Underground would be the best protected from the light of day. A balcony ran along three sides of the entranceway at the second-story level. It stopped only at the four-story high glass wall covered with enormous theatre-like curtains. The balcony could be reached only by one staircase at the southwest corner. Clement had wisely placed the marksmen there. They had seen Helman don the cloak of their brother. Their arrows stung down upon him. The fabric of his cloak held them after they had stopped against the Kevlar. Bristling with arrows he dived down the staircase which descended from the main level.

Into the basement, he thought. It was like a warning.

The helicopters touched down in a deafening throbbing roar in the middle of the courtyard. The last thirty men and women of the Nevada Project moved quickly. Two helicopters stayed down while crates of equipment were unloaded.

The other was emptied of its human cargo and immediately soared up again. It would circle until the word came that St. Clair was ready to be taken away.

Weston deployed his agents as they had planned. The windows of the building had all long ago been covered over to protect the yber from the sunlight. Two squads of five people each began blasting the windows with gyrojet rockets.

Some windows collapsed easily. Others, including the ones looking into the entrance half, were armoured and resisted the explosions.

The rest of the team assembled three giant banks of floodlights. Generators were started. The floodlights glowed an eerie violet colour as the courtyard and the rooms behind the shattered windows were bathed in ultra-violet light.

The first yber was taken.

He appeared screaming in the ruin of a broken window, wearing the white robe of an emissary of the Father. He screamed piercingly as the light ate at him; blistering and blackening him as the humans in the courtyard watched, fascinated and chilled.

The creature fell from the second-story window. Only his white smock survived the fall to the ground. There was no body within it. All that remained was the white sludge of the blood of life.

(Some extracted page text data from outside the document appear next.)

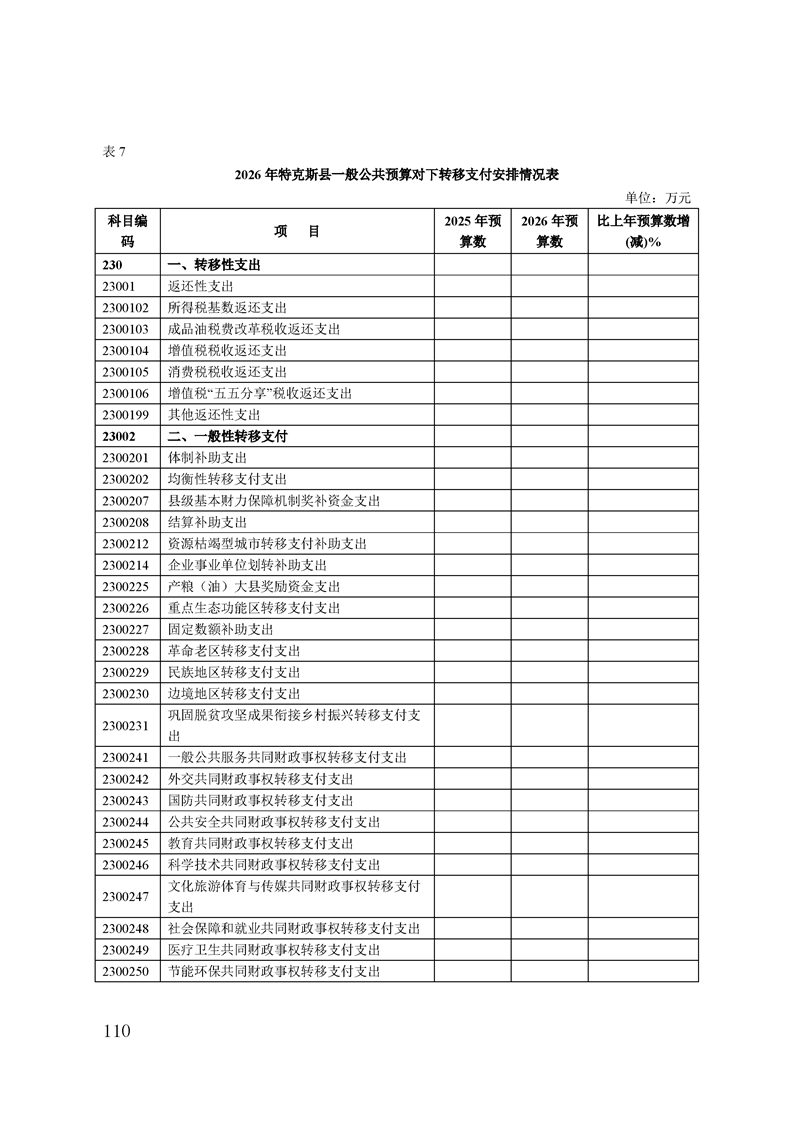 表 7

2026 年特克斯县一般公共预算对下转移支付安排情况表

单位：万元

| 科目编码 | 项　目 | 2025 年预算数 | 2026 年预算数 | 比上年预算数增(减)% |
|---|---|---|---|---|
| 230 | 一、转移性支出 | | | |
| 23001 | 返还性支出 | | | |
| 2300102 | 所得税基数返还支出 | | | |
| 2300103 | 成品油税费改革税收返还支出 | | | |
| 2300104 | 增值税税收返还支出 | | | |
| 2300105 | 消费税税收返还支出 | | | |
| 2300106 | 增值税“五五分享”税收返还支出 | | | |
| 2300199 | 其他返还性支出 | | | |
| 23002 | 二、一般性转移支付 | | | |
| 2300201 | 体制补助支出 | | | |
| 2300202 | 均衡性转移支付支出 | | | |
| 2300207 | 县级基本财力保障机制奖补资金支出 | | | |
| 2300208 | 结算补助支出 | | | |
| 2300212 | 资源枯竭型城市转移支付补助支出 | | | |
| 2300214 | 企业事业单位划转补助支出 | | | |
| 2300225 | 产粮（油）大县奖励资金支出 | | | |
| 2300226 | 重点生态功能区转移支付支出 | | | |
| 2300227 | 固定数额补助支出 | | | |
| 2300228 | 革命老区转移支付支出 | | | |
| 2300229 | 民族地区转移支付支出 | | | |
| 2300230 | 边境地区转移支付支出 | | | |
| 2300231 | 巩固脱贫攻坚成果衔接乡村振兴转移支付支出 | | | |
| 2300241 | 一般公共服务共同财政事权转移支付支出 | | | |
| 2300242 | 外交共同财政事权转移支付支出 | | | |
| 2300243 | 国防共同财政事权转移支付支出 | | | |
| 2300244 | 公共安全共同财政事权转移支付支出 | | | |
| 2300245 | 教育共同财政事权转移支付支出 | | | |
| 2300246 | 科学技术共同财政事权转移支付支出 | | | |
| 2300247 | 文化旅游体育与传媒共同财政事权转移支付支出 | | | |
| 2300248 | 社会保障和就业共同财政事权转移支付支出 | | | |
| 2300249 | 医疗卫生共同财政事权转移支付支出 | | | |
| 2300250 | 节能环保共同财政事权转移支付支出 | | | |

110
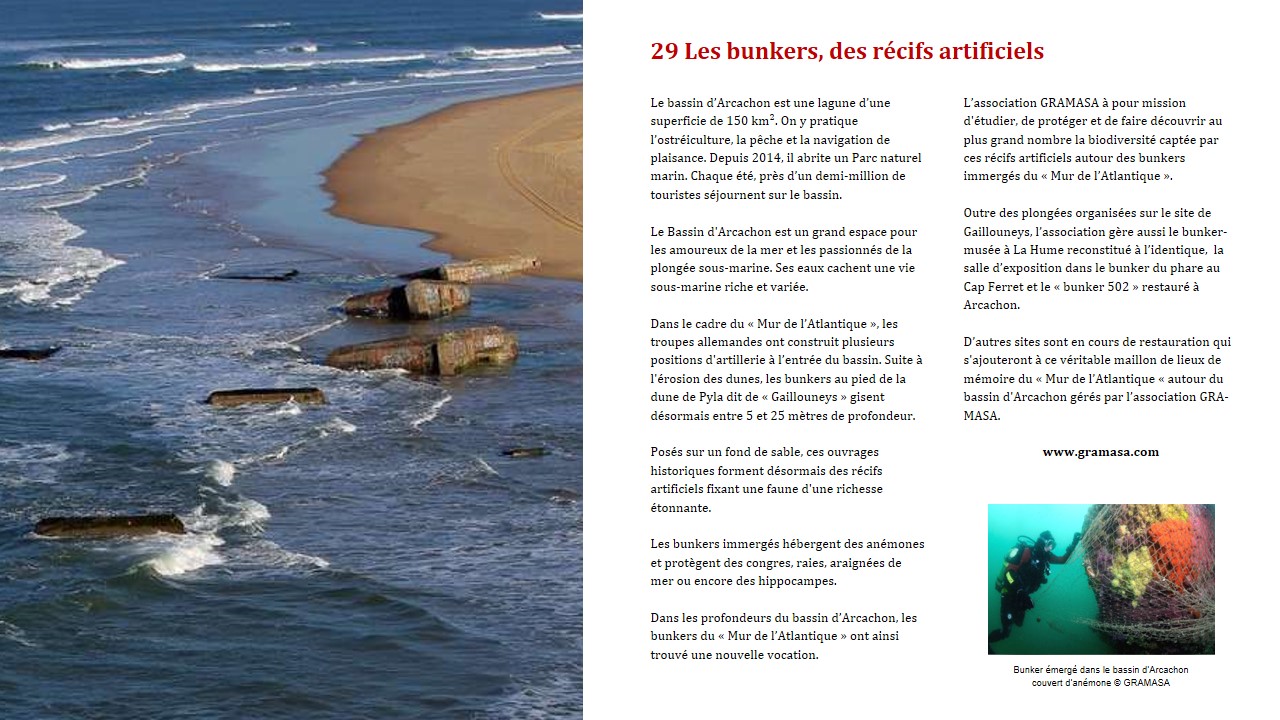 29 Les bunkers, des récifs artificiels

Le bassin d'Arcachon est une lagune d'une superficie de 150 km$^2$. On y pratique l'ostréiculture, la pêche et la navigation de plaisance. Depuis 2014, il abrite un Parc naturel marin. Chaque été, près d'un demi-million de touristes séjournent sur le bassin.

Le Bassin d'Arcachon est un grand espace pour les amoureux de la mer et les passionnés de la plongée sous-marine. Ses eaux cachent une vie sous-marine riche et variée.

Dans le cadre du « Mur de l'Atlantique », les troupes allemandes ont construit plusieurs positions d'artillerie à l'entrée du bassin. Suite à l'érosion des dunes, les bunkers au pied de la dune de Pyla dit de « Gaillouneys » gisent désormais entre 5 et 25 mètres de profondeur.

Posés sur un fond de sable, ces ouvrages historiques forment désormais des récifs artificiels fixant une faune d'une richesse étonnante.

Les bunkers immergés hébergent des anémones et protègent des congres, raies, araignées de mer ou encore des hippocampes.

Dans les profondeurs du bassin d'Arcachon, les bunkers du « Mur de l'Atlantique » ont ainsi trouvé une nouvelle vocation.

L'association GRAMASA à pour mission d'étudier, de protéger et de faire découvrir au plus grand nombre la biodiversité captée par ces récifs artificiels autour des bunkers immergés du « Mur de l'Atlantique ».

Outre des plongées organisées sur le site de Gaillouneys, l'association gère aussi le bunker-musée à La Hume reconstitué à l'identique, la salle d'exposition dans le bunker du phare au Cap Ferret et le « bunker 502 » restauré à Arcachon.

D'autres sites sont en cours de restauration qui s'ajouteront à ce véritable maillon de lieux de mémoire du « Mur de l'Atlantique « autour du bassin d'Arcachon gérés par l'association GRAMASA.

www.gramasa.com

Bunker émergé dans le bassin d'Arcachon couvert d'anémone © GRAMASA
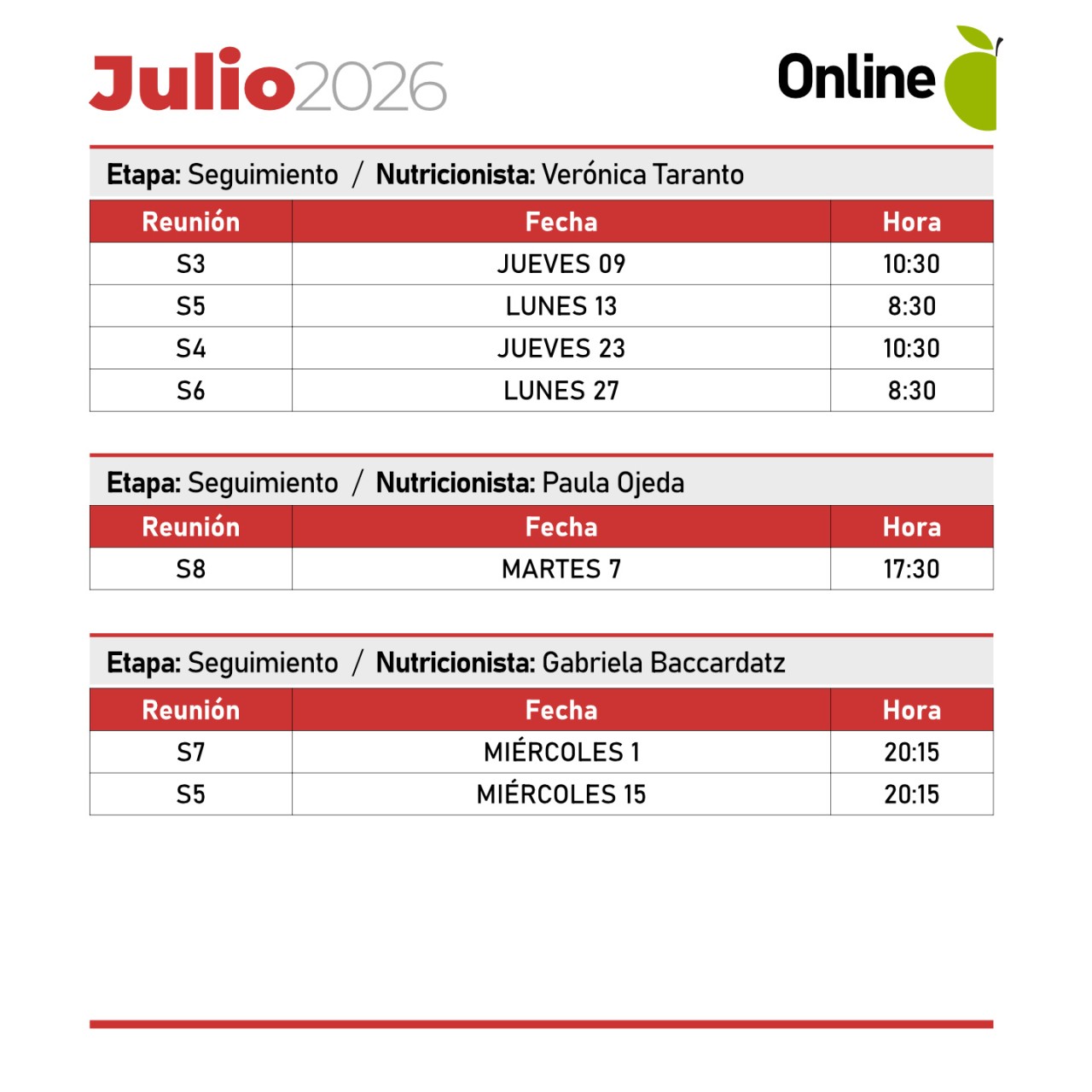 Julio2026

Online

Etapa: Seguimiento / Nutricionista: Verónica Taranto

| Reunión | Fecha | Hora |
|---|---|---|
| S3 | JUEVES 09 | 10:30 |
| S5 | LUNES 13 | 8:30 |
| S4 | JUEVES 23 | 10:30 |
| S6 | LUNES 27 | 8:30 |

Etapa: Seguimiento / Nutricionista: Paula Ojeda

| Reunión | Fecha | Hora |
|---|---|---|
| S8 | MARTES 7 | 17:30 |

Etapa: Seguimiento / Nutricionista: Gabriela Baccardatz

| Reunión | Fecha | Hora |
|---|---|---|
| S7 | MIÉRCOLES 1 | 20:15 |
| S5 | MIÉRCOLES 15 | 20:15 |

Two of Weston's people immediately ran for the remains of the yber. They carried a metal case holding sterile sample jars. Quickly they scraped as much of the white fluid into the containers as they could. Weston called the helicopter down to retrieve the precious substance. He knew it would only last about an hour outside the body of an yber. But he hoped that one way or another, the operation would be over before that hour was up.

The lights formed an impassable barricade for the yber. Weston's team in the courtyard would be safe until the signal came that Adrienne was to be brought out. That last thirty seconds when the lights would be cut and Adrienne would be transported to the helicopter would be their most vulnerable.

The helicopter ascended again. Weston gathered the first assault team.

He led them in.

Diego knew that the Jesuits weren't clever enough to be responsible for the painful blue glow that washed across the Father's estate. The Americans had become involved.

But Diego had seldom been surprised in the past centuries. He was not surprised now.

He said the words 'warrior suits' to the yber who waited for his command, and they knew what they were to do.

The yber of the Western Meeting placed protective enclosures of dark mirrored plastic over their heads. Thick hand coverings that ended in vicious spring-loaded steel hooks to replace their hidden claws were attached to the sleeves of their jumpsuits.

The yber were now impervious to the deadly radiation.